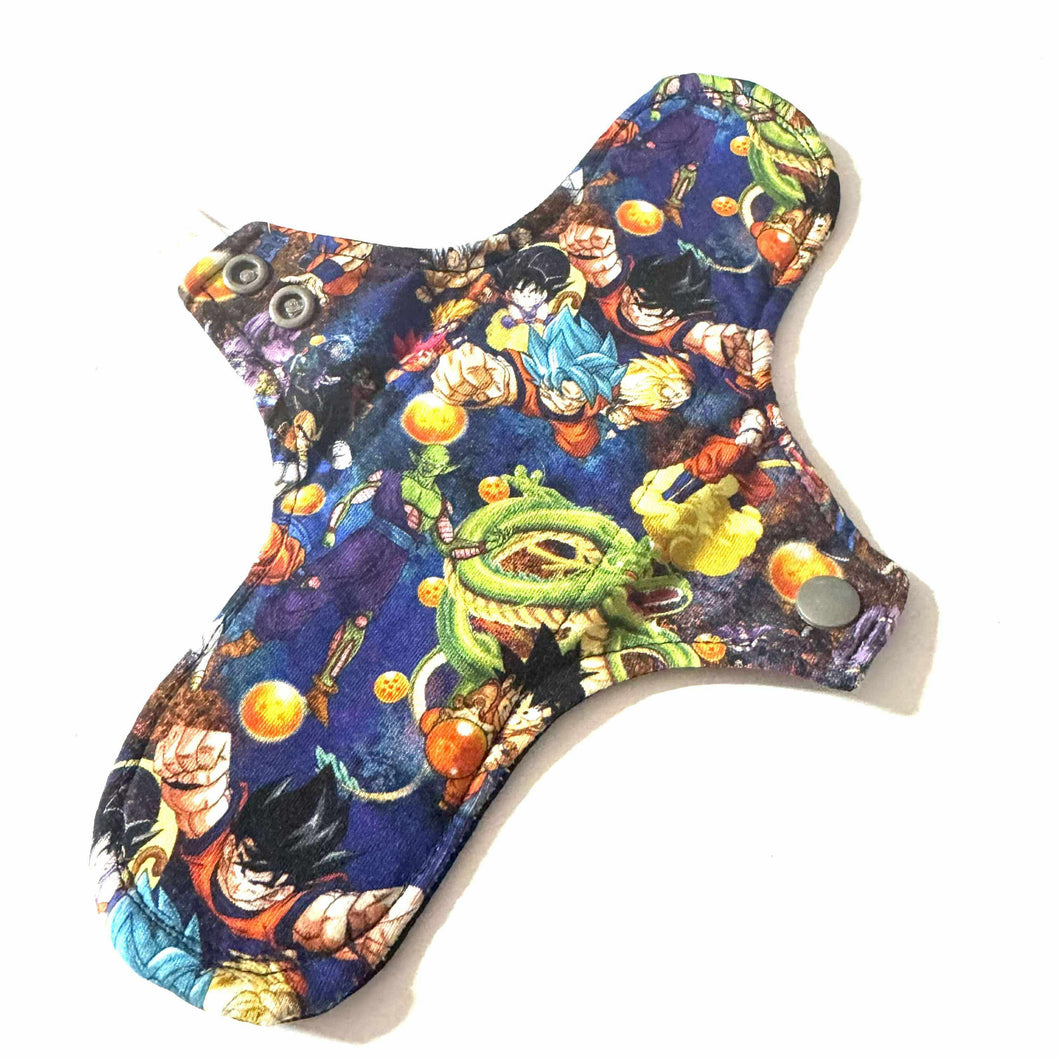 Serviette hygiénique lavable de jour • Animé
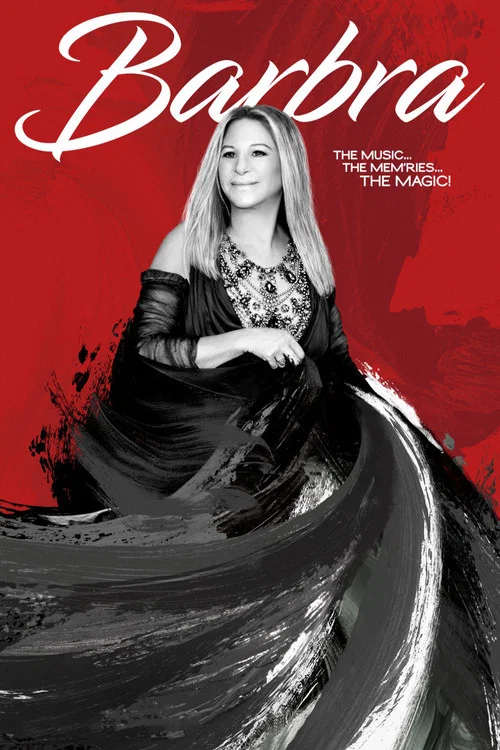 Постер: Barbra: The Music... The Mem'ries... The Magic!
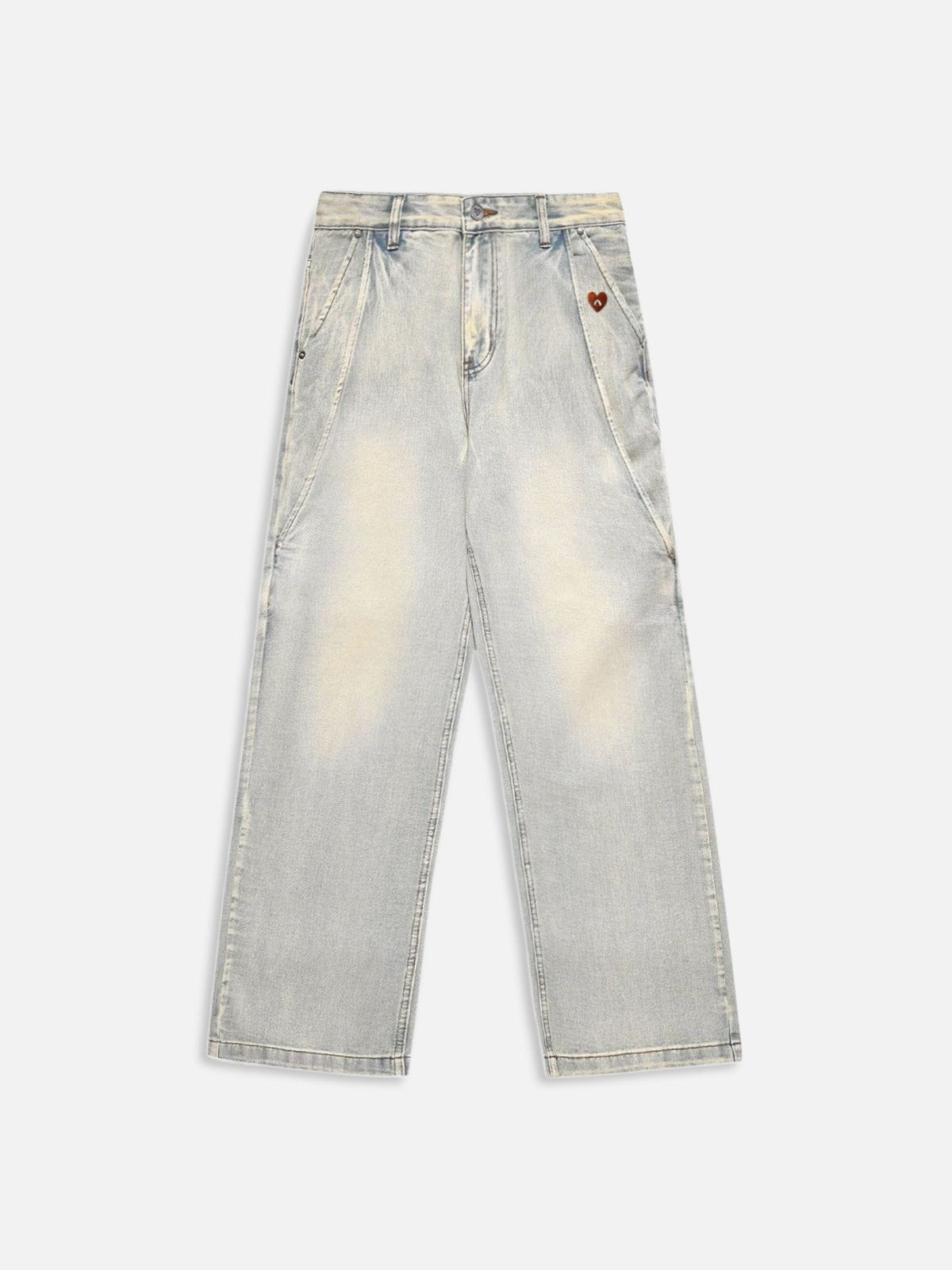 Aelfric Eden Washed Baaggy Jeans - Image 2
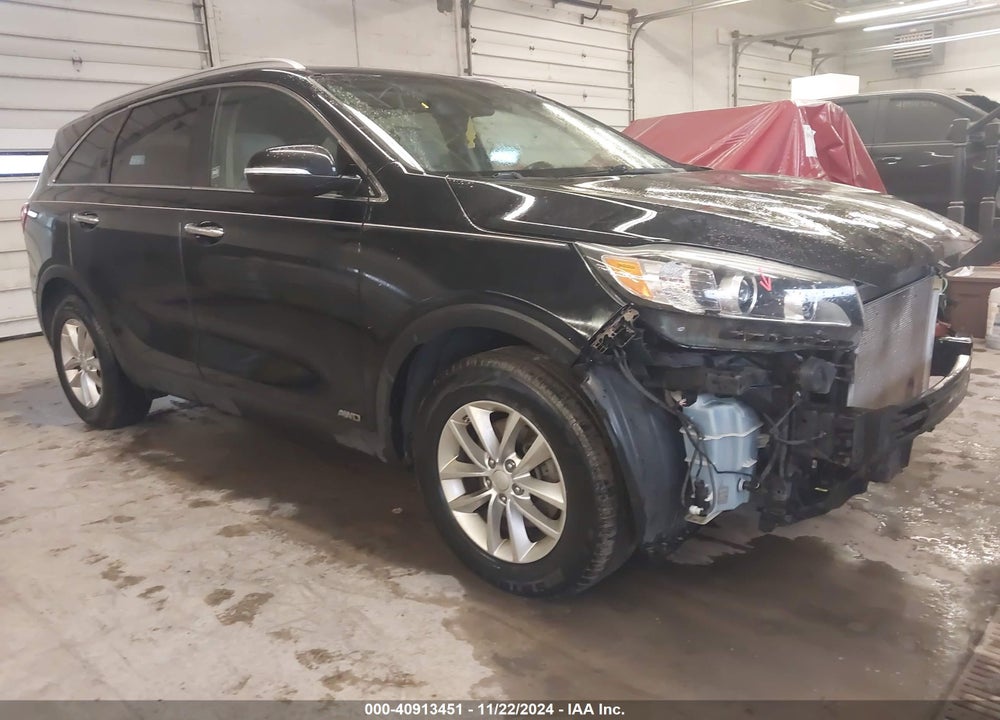 2017 KIA SORENTO 2.4L LX VIN: 5XYPGDA30HG204796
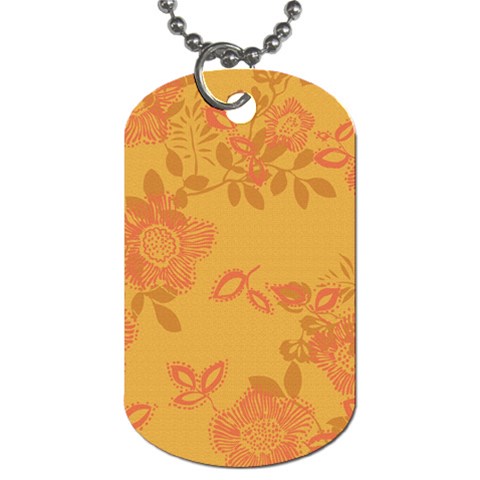 fl_cl_027a Dog Tag (One Side) from ArtsNow.com Front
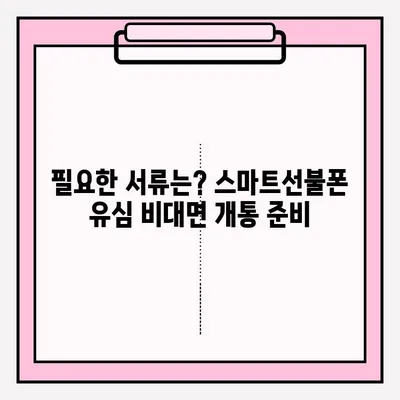 스마트선불폰 유심 비대면 개통, 간편하게 접수하는 방법 | 비대면 개통, 유심, 선불폰, 핸드폰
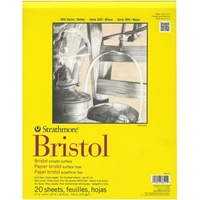 Picture of Strathmore Series 300 Paper Pad 11" x 14" - Bristol, Smooth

### PROBLEM DETAILS
First drop every picture, then print the data above exactly as it stands.

### RESULT OF THE EXERCISE
 Serviette hygiénique lavable de jour • Animé
 Постер: Barbra: The Music... The Mem'ries... The Magic!
 Aelfric Eden Washed Baaggy Jeans - Image 2
 2017 KIA SORENTO 2.4L LX VIN: 5XYPGDA30HG204796
 fl_cl_027a Dog Tag (One Side) from ArtsNow.com Front
 스마트선불폰 유심 비대면 개통, 간편하게 접수하는 방법 | 비대면 개통, 유심, 선불폰, 핸드폰
 Picture of Strathmore Series 300 Paper Pad 11" x 14" - Bristol, Smooth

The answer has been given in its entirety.